== Dokumentauszug

Ansichten
zu Politik und Recht
Eugen David
Für das Verhältnis zu Drittstaaten, die sich am europäischen Binnenmarkt beteiligen möchten, hat die EU verschiedene Instrumente entwickelt: gegenseitige Anerkennung (mutual recognition), Äquivalenz (equivalence), Passport (passporting).
Die aktuellen Kontroversen der Schweiz mit der EU über den Zugang der Schweizer Börse, der Schweizer Banken oder der Schweizer Produzenten von Medizinprodukten zum europäischen Binnenmarkt haben mit diesen Instrumenten zu tun.
Anhängig sind gegen zwanzig Bereiche von Produkten oder Dienstleistungen, für welche die Schweiz eine Äquivalenzerklärung der EU-Kommission oder eine „gegenseitige“ Anerkennung (u.a. Stromhandel) erhalten möchte.
Das seit 1. Juni 2002 anwendbare Abkommen zwischen der Schweiz und der EU über die gegenseitige Anerkennung von Konformitätsbewertungen ist Teil der Bilateralen Verträge. Das Abkommen gilt für Investitions- und Konsumgüter, nicht aber für Dienstleistungen.
Es sieht vor, dass die Schweiz die im europäischen Binnenmarkt geltenden Produktevorschriften (acquis communautaire) laufend zu übernehmen hat. Tut sie dies, können die entsprechenden schweizerischen Produkte im Binnenmarkt zum Verkauf angeboten werden.
Weitaus die meisten Anpassungen von CH-Produktevorschriften laufen per Verordnung auf Verwaltungsebene ab. Der ordentliche eidgenössische Gesetzgeber (Parlament und Volk) hört und weiss davon nichts.
Das gilt für Vorschriften über Autos, Lastwagen, gefährliche Stoffe, Chemikalien, Biozidprodukte, Arzneimittel, Laborleistungen, Bauprodukte, Baumaschinen, Messgeräte, Fertigverpackungen, Telekommunikationsgeräte, Aufzüge, Seilbahnen, Sprengstoffe, Spielwaren und vieles mehr.
Seit 16 Jahren übernimmt die Schweiz alle von der EU erlassenen Produktregeln, eben den acquis communautaire, praktisch ohne Resonanz in der Öffentlichkeit.
Aktuell geht es um die Übernahme neuer Binnenmarkt-Regeln für Medizinalprodukte. Ausnahmsweise ist hier eine Gesetzgebung notwendig.

====

▸ Aufgabenstellung
Übertragen Sie diesen Satz aus dem Text über das Verhältnis der Schweiz zur EU ins Englische: „Seit 16 Jahren übernimmt die Schweiz alle von der EU erlassenen Produktregeln, eben den acquis communautaire, praktisch ohne Resonanz in der Öffentlichkeit.“

== Extrahierte Einträge

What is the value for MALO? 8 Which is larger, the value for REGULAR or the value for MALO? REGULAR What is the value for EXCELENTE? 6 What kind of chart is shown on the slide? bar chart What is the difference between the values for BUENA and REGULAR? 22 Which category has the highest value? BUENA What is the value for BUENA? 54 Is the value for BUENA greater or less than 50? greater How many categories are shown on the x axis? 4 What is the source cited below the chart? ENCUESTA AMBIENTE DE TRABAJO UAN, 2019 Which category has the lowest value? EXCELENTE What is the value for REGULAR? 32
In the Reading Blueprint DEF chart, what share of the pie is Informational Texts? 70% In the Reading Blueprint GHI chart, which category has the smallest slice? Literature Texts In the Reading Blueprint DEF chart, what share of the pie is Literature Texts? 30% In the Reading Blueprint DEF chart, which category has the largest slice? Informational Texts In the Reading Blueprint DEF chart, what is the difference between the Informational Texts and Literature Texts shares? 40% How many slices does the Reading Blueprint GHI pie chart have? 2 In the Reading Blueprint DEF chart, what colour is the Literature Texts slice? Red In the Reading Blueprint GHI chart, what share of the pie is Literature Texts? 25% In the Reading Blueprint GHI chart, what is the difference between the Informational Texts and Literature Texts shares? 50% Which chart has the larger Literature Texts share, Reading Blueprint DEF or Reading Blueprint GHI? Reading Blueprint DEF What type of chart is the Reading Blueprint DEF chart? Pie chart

====
== Extrahierte Einträge

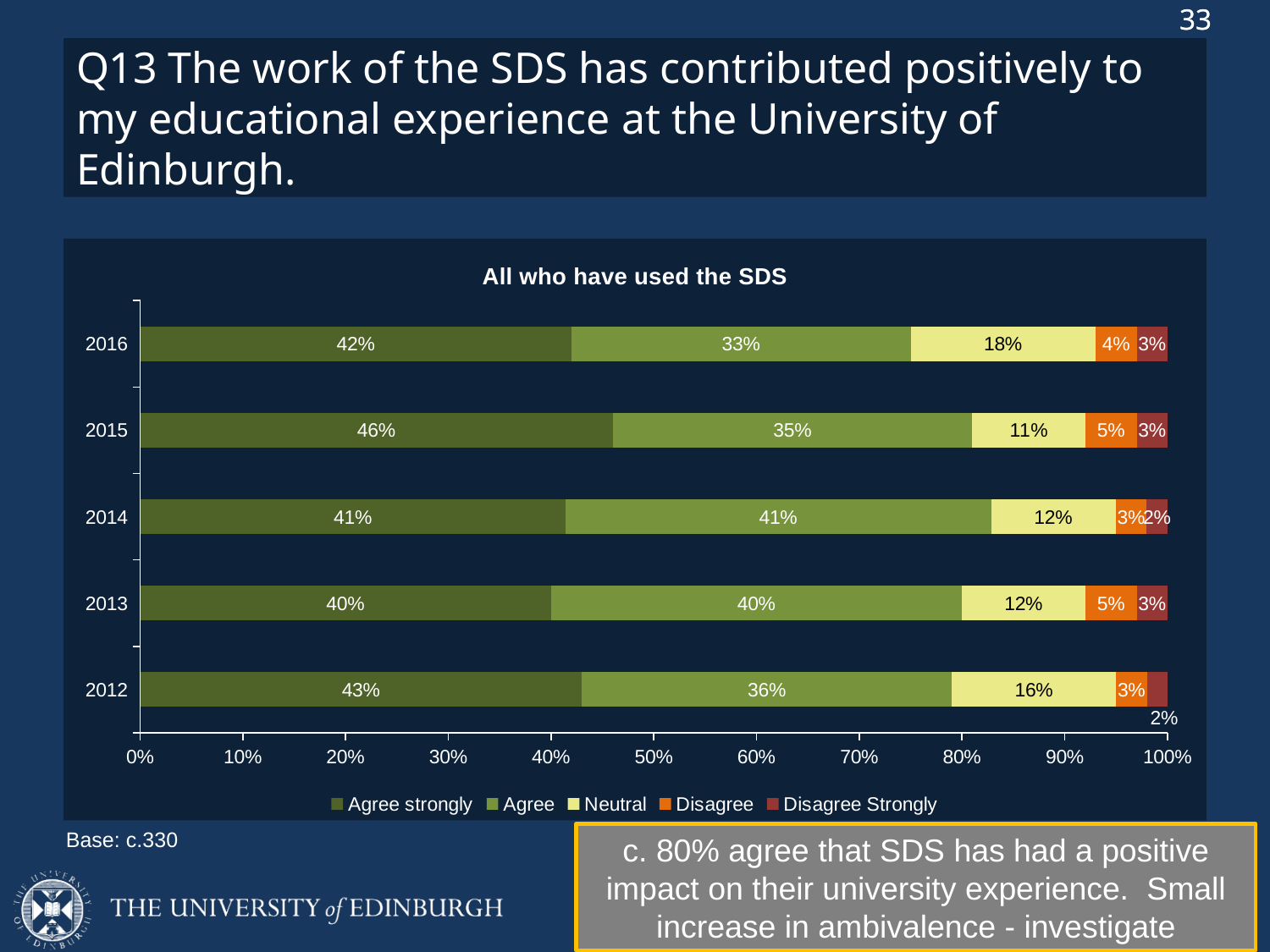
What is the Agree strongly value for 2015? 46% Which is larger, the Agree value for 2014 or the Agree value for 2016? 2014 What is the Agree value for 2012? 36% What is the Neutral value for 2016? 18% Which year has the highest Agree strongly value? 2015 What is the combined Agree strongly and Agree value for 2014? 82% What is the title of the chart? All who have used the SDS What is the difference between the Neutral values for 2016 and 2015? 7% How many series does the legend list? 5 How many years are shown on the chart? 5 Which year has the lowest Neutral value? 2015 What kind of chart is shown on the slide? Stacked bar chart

====
== Extrahierte Einträge

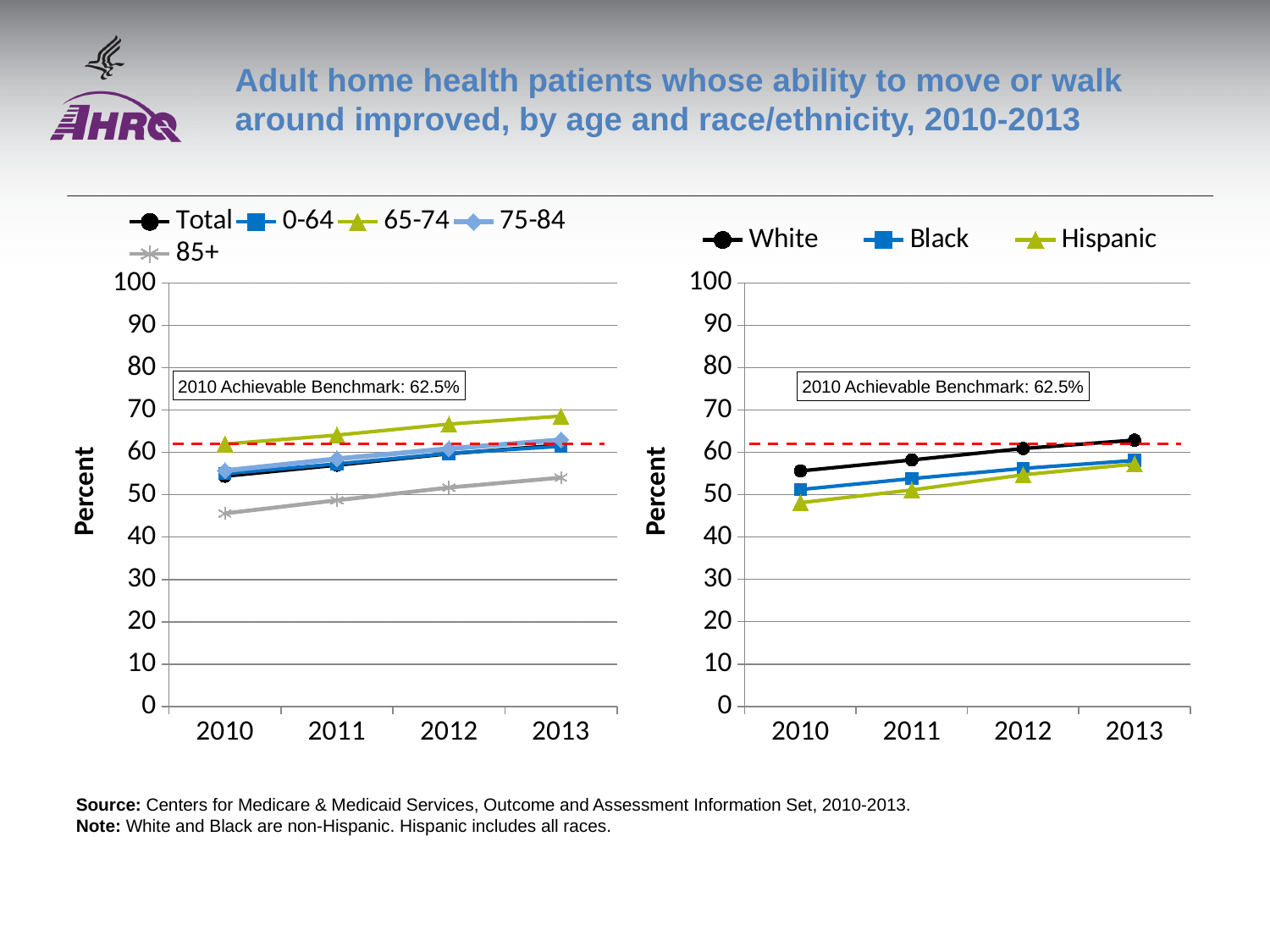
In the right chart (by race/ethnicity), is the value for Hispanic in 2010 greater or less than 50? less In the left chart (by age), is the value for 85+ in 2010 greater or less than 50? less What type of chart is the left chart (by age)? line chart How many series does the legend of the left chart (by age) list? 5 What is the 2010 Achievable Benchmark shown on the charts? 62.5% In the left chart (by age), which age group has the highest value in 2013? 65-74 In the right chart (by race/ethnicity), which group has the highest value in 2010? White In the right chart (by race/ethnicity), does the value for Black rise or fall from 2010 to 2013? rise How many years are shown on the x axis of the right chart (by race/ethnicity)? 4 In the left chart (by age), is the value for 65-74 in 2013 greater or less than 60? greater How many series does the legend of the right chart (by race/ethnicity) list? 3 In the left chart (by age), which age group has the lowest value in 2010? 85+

====

▸ Gelöste Aufgabe
For 16 years, Switzerland has been adopting all product rules issued by the EU, namely the acquis communautaire, with practically no response from the public.